We have said that Motherwell is a poet for literary men, and what need have these with ready-made criticism? For them, if not an impertinence, it is at least generally an encumbrance; so the briefer our observation, on his poetry the better. In the first place, the; Motherwell is remarkable, almost unique it might be said, among modern Scottish minor poets, for this very characteristic — That he was a "literary" poet, or one whose inspiration, if not drawn mainly from books, was at least much modified by study. So, in place of giving us the spontaneous carol of a Hogg or a Tannahill, he adapts his song to a carefully thought-out melodic scheme. And one point at which he gains over his compeers is that his work is of much more even quality than theirs: he wrote little or nothing that was worthless.

But we may go further than to say that he was a literary poet, and may add that, among literary poets, he was a raffine — one curious as to form, apt to abandon each form in turn when he had mastered its secret. In this respect he may be ranked with the initiators. Thus, in Jeanie Morrison, he was the first, or one of the first, to write the Scots tongue, not intuitively, but deliberately and with linguistic research — thus starting a fashion which was long afterwards followed with success by Stevenson and "Hugh Haliburton." After this, taking his cue from Gray, he experimented in the, to our poets, still almost virgin ground of themes derived from Scandinavian mythology. The results which he obtained have won the praises of connoisseurs in that domain. Then the rhapsody entitled The Witches' Joys shows a Gothic or Elizabethan, luxuriance of fantasy akin to that of Beddoes; whilst with what success he tried his hand at the "art ballad" has been already seen. But, indeed, the "revival" side of the Romantic Movement in which he has his place is in him particularly strong. Several of his poems are even deliberately imitative of particular authors — as, for instance, the Cavalier's Song of Lovelace, Melancholye of Beaumont, The Solemn Song of a Righteous Hearte of Raleigh perhaps, or of the mournful lines written on the eve of execution by the young and misguided Chidiock Tichborne. From all these things of course it follows, as the night the day, that the poet has no very distinctive style of his own. And hence perhaps arises the fact that, fine man-of-letters as he was, Motherwell has never yet been generally awarded his full dues of appreciation and applause.

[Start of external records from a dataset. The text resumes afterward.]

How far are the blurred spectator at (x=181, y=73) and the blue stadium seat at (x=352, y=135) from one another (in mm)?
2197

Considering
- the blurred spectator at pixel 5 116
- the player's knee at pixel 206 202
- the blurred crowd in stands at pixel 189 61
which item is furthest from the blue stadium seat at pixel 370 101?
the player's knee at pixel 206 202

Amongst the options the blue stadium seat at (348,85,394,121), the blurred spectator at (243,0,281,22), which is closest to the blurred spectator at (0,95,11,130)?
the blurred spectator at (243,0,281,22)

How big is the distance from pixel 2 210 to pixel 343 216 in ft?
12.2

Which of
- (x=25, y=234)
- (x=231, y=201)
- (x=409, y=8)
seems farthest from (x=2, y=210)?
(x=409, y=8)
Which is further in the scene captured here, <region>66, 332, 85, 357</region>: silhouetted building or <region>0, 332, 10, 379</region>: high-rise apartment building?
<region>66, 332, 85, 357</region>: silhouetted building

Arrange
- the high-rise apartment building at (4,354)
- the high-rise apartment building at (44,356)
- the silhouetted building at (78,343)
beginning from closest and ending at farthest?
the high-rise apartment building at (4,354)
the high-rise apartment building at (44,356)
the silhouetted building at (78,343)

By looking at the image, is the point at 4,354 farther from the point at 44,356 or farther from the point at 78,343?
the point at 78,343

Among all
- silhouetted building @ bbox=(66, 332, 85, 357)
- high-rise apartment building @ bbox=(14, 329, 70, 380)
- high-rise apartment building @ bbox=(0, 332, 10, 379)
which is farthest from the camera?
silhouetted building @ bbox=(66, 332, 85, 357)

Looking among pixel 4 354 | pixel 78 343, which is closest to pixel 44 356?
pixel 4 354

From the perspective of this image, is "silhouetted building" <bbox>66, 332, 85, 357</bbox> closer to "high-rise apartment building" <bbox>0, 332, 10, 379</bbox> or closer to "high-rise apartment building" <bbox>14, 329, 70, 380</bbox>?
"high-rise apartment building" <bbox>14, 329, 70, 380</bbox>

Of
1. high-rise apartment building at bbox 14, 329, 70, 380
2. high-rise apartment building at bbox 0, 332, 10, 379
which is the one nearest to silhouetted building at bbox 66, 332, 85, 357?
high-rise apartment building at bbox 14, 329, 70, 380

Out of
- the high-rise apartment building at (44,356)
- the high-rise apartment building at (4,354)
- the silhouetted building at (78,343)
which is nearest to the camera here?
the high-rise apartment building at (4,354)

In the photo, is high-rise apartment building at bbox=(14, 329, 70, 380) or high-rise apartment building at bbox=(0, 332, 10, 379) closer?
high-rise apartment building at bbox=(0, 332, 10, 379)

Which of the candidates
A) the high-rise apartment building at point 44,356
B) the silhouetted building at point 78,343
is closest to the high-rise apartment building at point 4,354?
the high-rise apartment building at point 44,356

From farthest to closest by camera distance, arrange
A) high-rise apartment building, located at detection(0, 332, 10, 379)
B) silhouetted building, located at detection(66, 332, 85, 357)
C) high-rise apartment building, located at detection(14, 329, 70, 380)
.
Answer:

Jeanie Morrison, by which he is generally known, and which is said to have been sketched by him at the age of fourteen, is a sweet and pathetic poem, telling of a childish love which lasts a life-time. Its sentiment may perhaps appear a little strained; yet the school-children who

—on the knowe abune the burn
For hours thegither sat,
In the silentness o'joy, till baith
Wi' very gladness grat,

were obviously children of very exceptional sensibility of temperament — exceptional, but not necessarily unnatural; and it is with the exceptional that the romantic poet delights to deal. Another way of looking at the poem is to view the poet's love for the little girl as the form into which the natural yearning backward toward a happy childhood has been crystallized by time.